Hari sudah malam, namun orang-orang masih banyak yang hilir mudik, rupanaya waktu jam pulang kantor, sehingga banyak karyawan yang hendak pulang dari tempat mereka bekerja. Semua berjalan dengan cepat menuju kereta yang sesuai dengan tujuan masing-masing. Tiada muda tiada tua, semua berjalan dengan cepat. Sepertinya waktu sangat berharga bagi mereka sehingga tidak ada yang berleha-leha atau bersantai-santai. Tiba-tiba seorang lelaki setengah baya lewat didepan kami dan menyapa dengan bahasa yang kami kenal,
“Malaysia? tanyanya penuh rasa ingin tahu.
“Indonesia.” Jawabku sambil tersenyum ramah.
‘O, Indonesia.
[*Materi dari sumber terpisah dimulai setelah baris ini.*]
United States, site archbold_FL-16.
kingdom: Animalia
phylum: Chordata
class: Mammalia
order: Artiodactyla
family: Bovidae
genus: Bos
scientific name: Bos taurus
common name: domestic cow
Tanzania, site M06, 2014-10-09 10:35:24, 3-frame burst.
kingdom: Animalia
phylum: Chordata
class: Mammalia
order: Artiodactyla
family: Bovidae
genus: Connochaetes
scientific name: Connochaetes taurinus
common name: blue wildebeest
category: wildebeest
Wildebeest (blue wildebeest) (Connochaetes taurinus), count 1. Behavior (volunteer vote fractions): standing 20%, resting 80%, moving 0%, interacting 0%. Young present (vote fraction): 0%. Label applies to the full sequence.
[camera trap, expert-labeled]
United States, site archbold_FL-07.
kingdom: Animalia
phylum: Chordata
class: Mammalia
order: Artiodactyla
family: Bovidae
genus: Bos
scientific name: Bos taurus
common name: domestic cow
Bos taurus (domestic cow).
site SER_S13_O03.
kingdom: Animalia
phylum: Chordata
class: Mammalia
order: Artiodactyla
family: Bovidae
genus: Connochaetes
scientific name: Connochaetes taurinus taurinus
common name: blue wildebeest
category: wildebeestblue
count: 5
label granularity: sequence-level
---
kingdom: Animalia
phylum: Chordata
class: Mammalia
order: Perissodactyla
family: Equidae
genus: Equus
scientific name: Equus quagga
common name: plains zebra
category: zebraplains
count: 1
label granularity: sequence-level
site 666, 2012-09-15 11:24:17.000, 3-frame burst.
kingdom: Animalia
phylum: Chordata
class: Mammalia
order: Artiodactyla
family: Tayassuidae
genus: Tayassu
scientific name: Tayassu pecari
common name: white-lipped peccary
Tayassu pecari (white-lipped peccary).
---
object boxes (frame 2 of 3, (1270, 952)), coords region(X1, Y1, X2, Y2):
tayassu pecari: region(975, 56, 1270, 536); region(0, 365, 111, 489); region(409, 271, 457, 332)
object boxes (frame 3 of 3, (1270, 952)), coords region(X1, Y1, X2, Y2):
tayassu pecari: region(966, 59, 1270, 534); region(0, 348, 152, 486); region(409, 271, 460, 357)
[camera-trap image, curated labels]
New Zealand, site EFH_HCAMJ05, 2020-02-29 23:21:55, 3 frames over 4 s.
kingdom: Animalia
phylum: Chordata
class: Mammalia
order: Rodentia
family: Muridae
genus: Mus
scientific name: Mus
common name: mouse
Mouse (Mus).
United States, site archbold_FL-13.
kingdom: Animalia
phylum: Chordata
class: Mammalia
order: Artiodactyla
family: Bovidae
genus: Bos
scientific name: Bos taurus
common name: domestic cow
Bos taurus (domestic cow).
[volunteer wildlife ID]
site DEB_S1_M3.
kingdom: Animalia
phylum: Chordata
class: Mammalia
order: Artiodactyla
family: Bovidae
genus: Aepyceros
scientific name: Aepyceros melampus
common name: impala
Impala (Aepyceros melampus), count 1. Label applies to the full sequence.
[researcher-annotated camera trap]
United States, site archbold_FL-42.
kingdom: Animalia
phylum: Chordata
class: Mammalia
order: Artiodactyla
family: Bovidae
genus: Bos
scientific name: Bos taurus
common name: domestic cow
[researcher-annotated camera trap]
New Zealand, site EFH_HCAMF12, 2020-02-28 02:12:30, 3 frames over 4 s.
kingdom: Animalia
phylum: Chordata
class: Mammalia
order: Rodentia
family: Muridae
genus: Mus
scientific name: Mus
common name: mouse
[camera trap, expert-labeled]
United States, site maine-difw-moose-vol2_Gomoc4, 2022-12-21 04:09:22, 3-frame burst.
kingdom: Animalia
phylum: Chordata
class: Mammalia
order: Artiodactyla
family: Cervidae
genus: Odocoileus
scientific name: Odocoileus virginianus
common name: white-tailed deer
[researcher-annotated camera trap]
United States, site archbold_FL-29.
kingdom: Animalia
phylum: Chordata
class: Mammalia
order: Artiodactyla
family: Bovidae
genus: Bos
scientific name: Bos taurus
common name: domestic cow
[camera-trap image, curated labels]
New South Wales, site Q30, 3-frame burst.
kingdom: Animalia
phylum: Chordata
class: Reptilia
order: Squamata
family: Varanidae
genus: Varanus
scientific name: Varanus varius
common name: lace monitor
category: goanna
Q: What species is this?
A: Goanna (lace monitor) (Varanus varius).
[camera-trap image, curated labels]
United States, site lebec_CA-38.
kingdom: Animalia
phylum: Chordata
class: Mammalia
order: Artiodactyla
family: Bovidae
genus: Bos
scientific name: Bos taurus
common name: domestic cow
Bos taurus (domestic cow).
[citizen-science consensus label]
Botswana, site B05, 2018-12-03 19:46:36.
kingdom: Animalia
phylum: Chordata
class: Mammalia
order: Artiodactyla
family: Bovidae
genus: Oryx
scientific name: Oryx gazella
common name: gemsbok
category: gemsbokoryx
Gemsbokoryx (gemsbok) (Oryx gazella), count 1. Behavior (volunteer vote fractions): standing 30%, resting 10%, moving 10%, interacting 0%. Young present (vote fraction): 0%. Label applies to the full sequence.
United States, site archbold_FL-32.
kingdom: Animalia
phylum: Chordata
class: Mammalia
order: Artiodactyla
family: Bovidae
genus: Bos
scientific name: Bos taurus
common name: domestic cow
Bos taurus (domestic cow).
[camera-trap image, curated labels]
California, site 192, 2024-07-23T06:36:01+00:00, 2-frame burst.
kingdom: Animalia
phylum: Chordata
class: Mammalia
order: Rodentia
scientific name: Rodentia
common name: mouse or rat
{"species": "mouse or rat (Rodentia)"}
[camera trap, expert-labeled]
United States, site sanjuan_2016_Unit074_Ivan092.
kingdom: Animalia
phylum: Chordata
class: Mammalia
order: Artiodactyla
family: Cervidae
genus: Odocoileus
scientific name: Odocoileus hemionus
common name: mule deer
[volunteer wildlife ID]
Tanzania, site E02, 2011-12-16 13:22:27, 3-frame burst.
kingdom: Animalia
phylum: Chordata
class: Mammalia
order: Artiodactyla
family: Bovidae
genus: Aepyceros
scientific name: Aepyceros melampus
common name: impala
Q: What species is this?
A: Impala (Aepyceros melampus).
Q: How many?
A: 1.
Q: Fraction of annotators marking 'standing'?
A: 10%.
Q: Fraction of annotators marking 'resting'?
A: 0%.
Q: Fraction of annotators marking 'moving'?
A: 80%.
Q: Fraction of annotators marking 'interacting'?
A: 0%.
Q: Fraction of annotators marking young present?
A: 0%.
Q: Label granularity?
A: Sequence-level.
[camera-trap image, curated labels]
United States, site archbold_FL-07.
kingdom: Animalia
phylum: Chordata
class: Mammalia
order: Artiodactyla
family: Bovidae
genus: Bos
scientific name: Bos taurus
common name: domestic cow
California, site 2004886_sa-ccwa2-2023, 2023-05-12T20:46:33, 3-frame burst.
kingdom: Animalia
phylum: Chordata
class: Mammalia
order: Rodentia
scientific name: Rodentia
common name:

Jakarta?” tanyanya lagi.
“Bukan, dari Bandung. Bapak dari Indonesia juga?” Balas kami kepadanya.
“saya dari Malaysia,” jawabnya. “Menunggu siapa disini?
“Menunggu kakak sedang membeli tiket,” jawabku sambil menunjuk ke arah mba Erna.
“Berapa lama rencana di London?”
“3-4 hari, selanjutnya kami mau ke Jerman,” jawabku sambil tersenyum.
“Ok. Selamat bersenang-senang. Sampai jumpa lagi,” lanjutnya sambil melambaikan tangannya.
Setelah kartu oyster diperoleh, kamipun segera mencari kereta dengan jurusan Bayswater Station, yaitu  Unddrground Cirlce Lines. Sebelum masuk peron kami harus menenmpelkan kartu Oyster di palang pintu masuk.  Untuk naik kereta ini kami harus menuruni tangga dengan anak tangga yang lumayan banyak. Dengan perlahan kami menuruni anak tangga sambil menuntun ibu pelan-pelan. Agak repot juga sih, karena kami membawa banyak barang bawaan. Namun semua dijalani dengan sabar, ini resiko yang harus kita terima atas keputusan yang telah diambil.
Akhirnya kereta yang sesuai dengan arah tujuan kami tiba. Kami segera masuk dan mencari tempat duduk yang kosong. Lumayan banyak penumpang yang juga menggunakan moda ini, jadi kami harus berdiri. Tapi Alhamdulillah ada tempat duduk untuk ibu karena beliau lansia jadi mendapat layanan khusus untuk beliau. Ternyata beginilah rasanya naik kereta bawah tanah, seru juga ya. Selama dalam kereta aku mengamati orang-orang yang ada disitu. Semua diam, tidak ngobrol tidak berisik, tidak makan-minum. Ada beberapa yang membaca buku, tapi tidak ada yang main Hp. Sesekali bicara, tapi tidak lama, sepertinya hanya mengatakan hal- hal yang penting saja. Semua berlalu dengan tenang hingga tiba di stasiun tujuan kami. Lalu kami keluar dari kereta dengan tertib tanpa berebutan, dan menempelkan kartu Oyster lagi di ppalang pinti keluar peron.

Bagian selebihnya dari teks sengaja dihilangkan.